Directive A> Recast part of the records as a Markdown table with the columns "Row" (a running number) and "Line" (the line itself), omitting blank lines. Begin at the line that has "From the camera, what" and stop after the line that has "(x=7, y=68) <".

Text segment>
#####

1 The Sports Business Is Different

DOI: 10.4324/9781003128632-1

Is the Business of Sport Different from ‘Real’ Business?

Much of the economics associated with sport is conventional. Funds have to be raised, wages have to be paid, and resources have to be allocated to the production process. Yet in some respects, sport and spectator sport particularly have peculiar economics.
In my first degree, I majored in economics and economic history. My PhD was an econometric history of the Scottish railways, but then I turned to sports history and discovered that the economics I had been using did not readily apply to this new field of interest. This was in the early 1970s, coincident with the emergence of sports economics as a subdiscipline of mainstream economics. What became clear as I pursued my own studies and read what the sports economists were publishing, was that in many instances, the sports business and what I will term conventional business were different creatures.
When I did my degree, the whole basis of microeconomics – the study of the firm – was centred around the idea that firms sought to maximise profits. This I soon discovered did not always apply to the particular sports industry which I was examining: horseracing. Owners often possessed racehorses as a status symbol; the horses were consumption goods rather than profit-oriented investments. Then, as I began to investigate football (soccer) and cricket clubs, I found that they too were often motivated by forces other than profit. This led to me contributing historical evidence to the development of utility theory in which winning in sport is deemed more important than making money. I found that county cricket clubs were dependent on the distribution of revenue from tests to keep themselves afloat, most soccer clubs were in debt, and horseracing existed only because owners were prepared to treat it as a hobby rather than a business. Little seems to have changed!
Now you might ask, ‘Doesn’t winning lead to larger crowds, greater revenue, and profit?’ The answer is ‘not always’. In fact, the two objectives can require different economic behaviours. Profit-maximisers are well aware that profit is determined not by revenue but by revenue minus costs. However, utility seekers, those looking for cups and championships (or sometimes just beating local rivals and gaining bragging rights), will be willing to spend all (or most of) their income to improve the team, leaving little surplus for distribution to owners or shareholders. Although sports economists have tended to prefer the term utility, a few have preferred the concept of satisficing behaviour, which infers that profit-maximising is not the aim of the enterprise. Hence in the case of sport, it might cover utility objectives but also revenue-maximisation or profit-seeking within limits set by other ambitions. Yet utility-maximisers cannot all achieve their aims. Every firm can be a winner in an economic boom, whereas there can be only one champion, only one gold medallist.
Another significant difference is that while most manufacturers in the non-sport world sell the certainty of their output as being reliable, the uncertainty of the result is a bedrock of sport. Sport is a product whose result or quality cannot be guaranteed: there is no script, no template, and no identical replication. Indeed, uncertainty is the selling point of the sport product, and a maxim of many sports economists is that the more unpredictable a contest the greater the attendance is likely to be. This brings in two related, and often conflated, sports economic concepts: uncertainty of outcome and competitive balance. Uncertainty of outcome generally refers to the potential result of any individual match within a league or tournament and, by extension, to the competition as a whole; whereas competitive balance is usually considered as having teams or competitors of equal playing ability or handicapped in some way as to render their abilities more equal. We will return to these concepts in Chapter 9.

#####

Data>
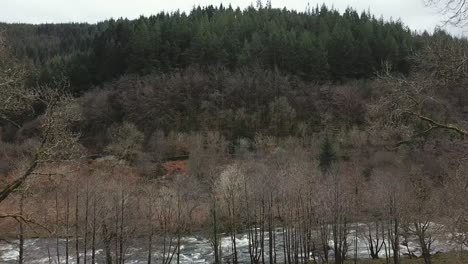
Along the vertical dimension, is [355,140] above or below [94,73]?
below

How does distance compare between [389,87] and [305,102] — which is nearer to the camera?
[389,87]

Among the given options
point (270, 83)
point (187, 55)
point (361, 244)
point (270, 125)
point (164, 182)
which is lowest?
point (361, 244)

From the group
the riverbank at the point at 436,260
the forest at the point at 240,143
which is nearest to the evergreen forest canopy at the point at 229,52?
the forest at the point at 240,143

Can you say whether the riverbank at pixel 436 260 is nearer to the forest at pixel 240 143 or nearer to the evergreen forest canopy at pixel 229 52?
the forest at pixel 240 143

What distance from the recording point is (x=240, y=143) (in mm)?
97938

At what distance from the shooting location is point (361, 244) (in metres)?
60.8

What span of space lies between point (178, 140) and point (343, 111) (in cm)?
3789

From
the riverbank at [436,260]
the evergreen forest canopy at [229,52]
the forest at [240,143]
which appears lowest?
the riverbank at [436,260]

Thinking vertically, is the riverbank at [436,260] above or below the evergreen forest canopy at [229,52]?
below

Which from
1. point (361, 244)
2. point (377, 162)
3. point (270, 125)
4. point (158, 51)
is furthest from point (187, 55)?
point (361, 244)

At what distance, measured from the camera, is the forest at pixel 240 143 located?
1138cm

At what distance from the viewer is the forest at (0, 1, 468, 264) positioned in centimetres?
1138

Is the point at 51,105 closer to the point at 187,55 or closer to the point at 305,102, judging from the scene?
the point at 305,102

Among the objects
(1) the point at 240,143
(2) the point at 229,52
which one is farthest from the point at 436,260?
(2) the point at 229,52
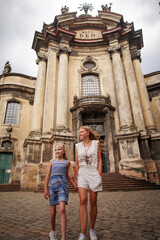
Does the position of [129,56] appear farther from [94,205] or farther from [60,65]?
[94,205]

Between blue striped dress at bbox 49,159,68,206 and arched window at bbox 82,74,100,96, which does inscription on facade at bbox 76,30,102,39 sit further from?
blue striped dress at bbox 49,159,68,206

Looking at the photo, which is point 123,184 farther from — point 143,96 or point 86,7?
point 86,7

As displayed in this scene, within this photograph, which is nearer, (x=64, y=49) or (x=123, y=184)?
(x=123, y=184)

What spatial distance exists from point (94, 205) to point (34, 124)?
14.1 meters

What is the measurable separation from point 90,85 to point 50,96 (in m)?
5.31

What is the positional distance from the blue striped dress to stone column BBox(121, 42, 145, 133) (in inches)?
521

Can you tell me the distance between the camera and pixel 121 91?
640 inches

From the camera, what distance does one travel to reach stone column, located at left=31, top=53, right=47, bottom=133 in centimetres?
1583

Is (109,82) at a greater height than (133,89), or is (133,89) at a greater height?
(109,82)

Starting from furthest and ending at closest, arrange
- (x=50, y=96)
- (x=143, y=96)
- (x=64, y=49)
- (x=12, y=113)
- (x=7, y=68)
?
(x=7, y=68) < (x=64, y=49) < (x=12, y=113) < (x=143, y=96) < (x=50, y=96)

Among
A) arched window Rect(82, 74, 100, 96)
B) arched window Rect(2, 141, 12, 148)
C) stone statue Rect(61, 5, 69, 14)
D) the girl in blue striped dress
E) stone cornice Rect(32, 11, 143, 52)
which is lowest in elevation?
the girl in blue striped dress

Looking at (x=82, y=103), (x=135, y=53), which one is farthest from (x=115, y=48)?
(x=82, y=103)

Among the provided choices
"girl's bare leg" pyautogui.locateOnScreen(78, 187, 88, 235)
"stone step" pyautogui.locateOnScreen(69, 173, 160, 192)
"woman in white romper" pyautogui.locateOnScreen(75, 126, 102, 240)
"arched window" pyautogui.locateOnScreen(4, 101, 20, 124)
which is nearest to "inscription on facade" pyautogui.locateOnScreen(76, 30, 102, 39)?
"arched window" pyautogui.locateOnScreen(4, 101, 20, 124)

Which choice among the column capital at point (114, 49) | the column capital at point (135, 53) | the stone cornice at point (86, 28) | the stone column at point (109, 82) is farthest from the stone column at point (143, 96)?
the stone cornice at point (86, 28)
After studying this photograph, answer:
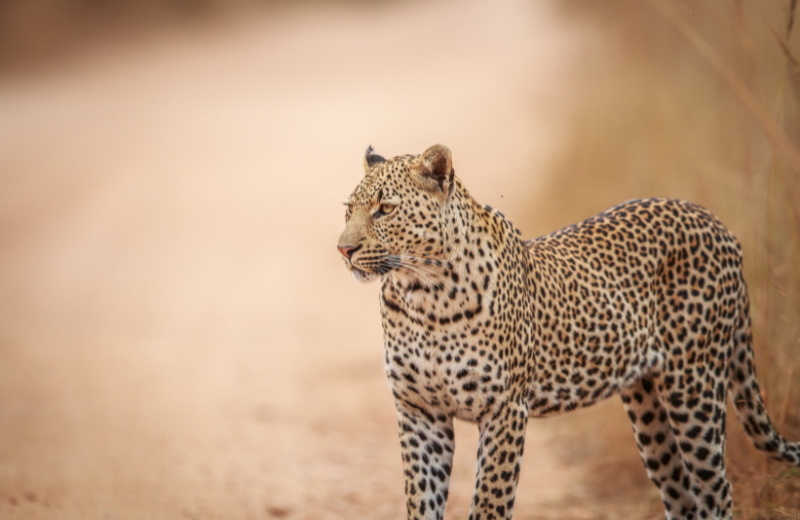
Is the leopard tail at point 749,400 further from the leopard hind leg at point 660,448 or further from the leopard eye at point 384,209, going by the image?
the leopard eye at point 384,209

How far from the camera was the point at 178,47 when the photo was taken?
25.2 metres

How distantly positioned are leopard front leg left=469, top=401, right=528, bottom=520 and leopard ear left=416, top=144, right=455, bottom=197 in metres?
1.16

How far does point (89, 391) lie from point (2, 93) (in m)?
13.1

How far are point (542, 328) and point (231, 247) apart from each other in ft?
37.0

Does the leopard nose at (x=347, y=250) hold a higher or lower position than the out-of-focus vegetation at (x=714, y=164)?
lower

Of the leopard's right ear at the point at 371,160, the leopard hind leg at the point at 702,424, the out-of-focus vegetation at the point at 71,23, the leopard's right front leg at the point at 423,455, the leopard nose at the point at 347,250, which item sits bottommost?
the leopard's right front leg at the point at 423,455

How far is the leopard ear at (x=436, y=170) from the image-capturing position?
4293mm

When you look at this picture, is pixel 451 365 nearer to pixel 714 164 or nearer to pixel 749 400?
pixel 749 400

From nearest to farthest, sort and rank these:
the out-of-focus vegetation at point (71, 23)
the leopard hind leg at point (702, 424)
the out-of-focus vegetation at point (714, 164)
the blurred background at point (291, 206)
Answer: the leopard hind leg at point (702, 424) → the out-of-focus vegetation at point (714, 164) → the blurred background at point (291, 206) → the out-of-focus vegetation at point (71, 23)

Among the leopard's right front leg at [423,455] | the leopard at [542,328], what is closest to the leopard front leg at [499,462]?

#####

Directive B> Name every sport that the passage on the sports business mentions by name.

Response A>
| Row | Line |
|---|---|
| 1 | From the camera, what distance does one travel to reach stone column, located at left=31, top=53, right=47, bottom=133 in centimetres? |
| 2 | 1583 |
| 3 | Is (109,82) at a greater height than (133,89), or is (133,89) at a greater height? |
| 4 | (109,82) |
| 5 | Starting from furthest and ending at closest, arrange |
| 6 | - (x=50, y=96) |
| 7 | - (x=143, y=96) |
| 8 | - (x=64, y=49) |
| 9 | - (x=12, y=113) |
| 10 | - (x=7, y=68) |
| 11 | ? |
| 12 | (x=7, y=68) < (x=64, y=49) < (x=12, y=113) < (x=143, y=96) < (x=50, y=96) |

Response B>
- horseracing
- football (soccer)
- cricket